I agree with the overall trend, but I'm not sure about the 1929 value
This article lists the cost of a new house (which is quite vague! what kind of house?) as USD 3,900 in 1938 ... and this would've been lower than the cost in 1929 because of the Great Depression:
https://www.newsweek.com/cost-living-midst-great-depression-1938-internet-reddit-1655302
So it's likely more useful to put the 1938 value into an inflation calculator:
https://www.officialdata.org/us/inflation/1938?amount=3900
Which yields USD 84,552.83 in 2023.
Moreover, undoubtedly a new house built in 2023 is quite a bit different (e.g., more energy efficient) than a new home built in either 1929 or 1938, which could account for a bit of price increase in itself.
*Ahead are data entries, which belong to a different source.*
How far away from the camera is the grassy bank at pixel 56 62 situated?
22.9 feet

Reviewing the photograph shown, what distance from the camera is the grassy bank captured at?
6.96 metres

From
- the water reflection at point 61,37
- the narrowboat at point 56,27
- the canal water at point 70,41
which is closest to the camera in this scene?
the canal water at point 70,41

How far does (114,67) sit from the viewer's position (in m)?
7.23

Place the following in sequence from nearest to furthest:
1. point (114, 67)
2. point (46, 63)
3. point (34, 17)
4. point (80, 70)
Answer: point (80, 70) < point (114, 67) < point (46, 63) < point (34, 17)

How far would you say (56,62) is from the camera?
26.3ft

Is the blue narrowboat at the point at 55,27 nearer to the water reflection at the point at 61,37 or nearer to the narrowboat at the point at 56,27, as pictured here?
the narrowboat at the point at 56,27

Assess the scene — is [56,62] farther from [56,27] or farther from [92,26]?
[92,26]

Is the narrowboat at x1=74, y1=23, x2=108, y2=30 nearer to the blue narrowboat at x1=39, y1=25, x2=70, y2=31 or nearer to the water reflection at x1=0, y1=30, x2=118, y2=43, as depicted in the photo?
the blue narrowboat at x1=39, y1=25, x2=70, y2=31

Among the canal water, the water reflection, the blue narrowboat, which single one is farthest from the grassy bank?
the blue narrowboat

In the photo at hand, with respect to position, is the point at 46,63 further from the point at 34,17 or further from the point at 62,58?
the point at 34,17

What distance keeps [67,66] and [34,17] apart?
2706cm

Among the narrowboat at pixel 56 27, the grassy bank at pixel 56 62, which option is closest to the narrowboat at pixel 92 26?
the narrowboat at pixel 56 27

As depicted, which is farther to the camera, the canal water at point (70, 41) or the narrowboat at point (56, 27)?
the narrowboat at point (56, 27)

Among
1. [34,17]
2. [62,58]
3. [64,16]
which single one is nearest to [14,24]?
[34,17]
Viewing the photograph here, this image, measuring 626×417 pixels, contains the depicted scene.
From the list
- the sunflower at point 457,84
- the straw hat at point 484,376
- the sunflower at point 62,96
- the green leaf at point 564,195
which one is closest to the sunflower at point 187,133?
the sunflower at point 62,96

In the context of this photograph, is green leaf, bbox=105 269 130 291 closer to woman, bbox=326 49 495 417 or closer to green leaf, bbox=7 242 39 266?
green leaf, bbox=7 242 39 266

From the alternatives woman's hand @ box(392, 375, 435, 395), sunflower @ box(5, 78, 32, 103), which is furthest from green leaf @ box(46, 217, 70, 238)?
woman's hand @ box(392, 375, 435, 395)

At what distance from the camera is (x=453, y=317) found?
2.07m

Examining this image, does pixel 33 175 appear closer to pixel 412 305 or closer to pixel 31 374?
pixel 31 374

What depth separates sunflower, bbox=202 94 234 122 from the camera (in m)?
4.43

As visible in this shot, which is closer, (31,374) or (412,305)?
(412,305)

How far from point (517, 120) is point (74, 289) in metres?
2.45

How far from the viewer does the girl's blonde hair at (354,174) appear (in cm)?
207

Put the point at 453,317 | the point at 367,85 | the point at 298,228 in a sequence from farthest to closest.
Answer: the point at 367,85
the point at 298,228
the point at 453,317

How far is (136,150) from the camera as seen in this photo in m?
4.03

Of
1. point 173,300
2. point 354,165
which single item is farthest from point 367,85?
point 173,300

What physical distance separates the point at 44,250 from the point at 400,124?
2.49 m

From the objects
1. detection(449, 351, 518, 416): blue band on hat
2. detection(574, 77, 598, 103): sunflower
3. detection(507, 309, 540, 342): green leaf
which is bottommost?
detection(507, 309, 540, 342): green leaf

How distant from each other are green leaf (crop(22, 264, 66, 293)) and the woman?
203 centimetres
Who knows, even with the dollar being worth less in 1938 than it was in 1929, maybe housing technology increased that much in a decade to indeed allow for a new home to cost USD 2,000 more in just a decade. And then again, it's hard to know what people mean by a "new house" ... even just comparing two houses that we only know have the same number of bedrooms doesn't tell us anything else as to whether we are truly comparing apples to apples. For example the most obvious thing to affect the cost is location. A house overlooking the ocean in a place where everyone wants to live will cost more than the same house sited 50 miles from anything in a place no one wants to live like North Dakota ... at least so long as capitalism is what determines the cost of and access to and types of housing available, as well as whether housing is treated just as housing, or as the beatiful clusterf*ck of an "investment" vehicle.
No doubt greed is still driving up prices of everything beyond what inflation would, and with each passing decade we seem to move closer back to the Gilded Age robber barons running amok without regulation (thanks Republicans!).
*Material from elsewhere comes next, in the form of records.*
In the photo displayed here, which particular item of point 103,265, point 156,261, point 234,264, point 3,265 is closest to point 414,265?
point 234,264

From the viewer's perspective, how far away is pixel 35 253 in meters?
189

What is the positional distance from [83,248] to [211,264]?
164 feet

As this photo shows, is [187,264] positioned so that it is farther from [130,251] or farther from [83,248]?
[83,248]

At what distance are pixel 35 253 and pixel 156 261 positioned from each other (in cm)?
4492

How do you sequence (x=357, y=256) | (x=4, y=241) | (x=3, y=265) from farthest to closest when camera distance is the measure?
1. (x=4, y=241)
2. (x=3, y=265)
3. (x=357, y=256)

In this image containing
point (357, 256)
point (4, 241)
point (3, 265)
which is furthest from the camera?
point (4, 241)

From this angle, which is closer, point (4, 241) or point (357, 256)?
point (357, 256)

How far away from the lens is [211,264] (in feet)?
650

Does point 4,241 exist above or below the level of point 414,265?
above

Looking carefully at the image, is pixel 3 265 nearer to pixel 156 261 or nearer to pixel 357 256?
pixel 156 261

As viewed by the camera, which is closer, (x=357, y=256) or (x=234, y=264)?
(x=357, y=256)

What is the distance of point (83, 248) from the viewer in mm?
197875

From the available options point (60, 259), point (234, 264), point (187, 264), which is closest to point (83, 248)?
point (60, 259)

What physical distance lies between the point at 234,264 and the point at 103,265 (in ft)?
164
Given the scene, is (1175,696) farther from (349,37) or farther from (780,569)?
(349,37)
In particular, housing does not seem like something which should be completely allocated via capitalism at all. As far as who gets to live with an ocean view and who does not, something like a lottery might replace market pricing of properties in different locations ... assuming it's even a good idea at all for people to still have access to single-family detached homes on a lot larger than the building, which wastes a lot of land and leads to environmentally-unfriendly things like installing and mowing lawns, and seems to encourage buying lots of crap no one even needs (when's the last time you saw anyone's garage actually being used as a garage, to protect a car from the elements and keep it looking new and keeping its resale value up, rather than being used as a storage unit while the car remains perpetually outside on the driveway?)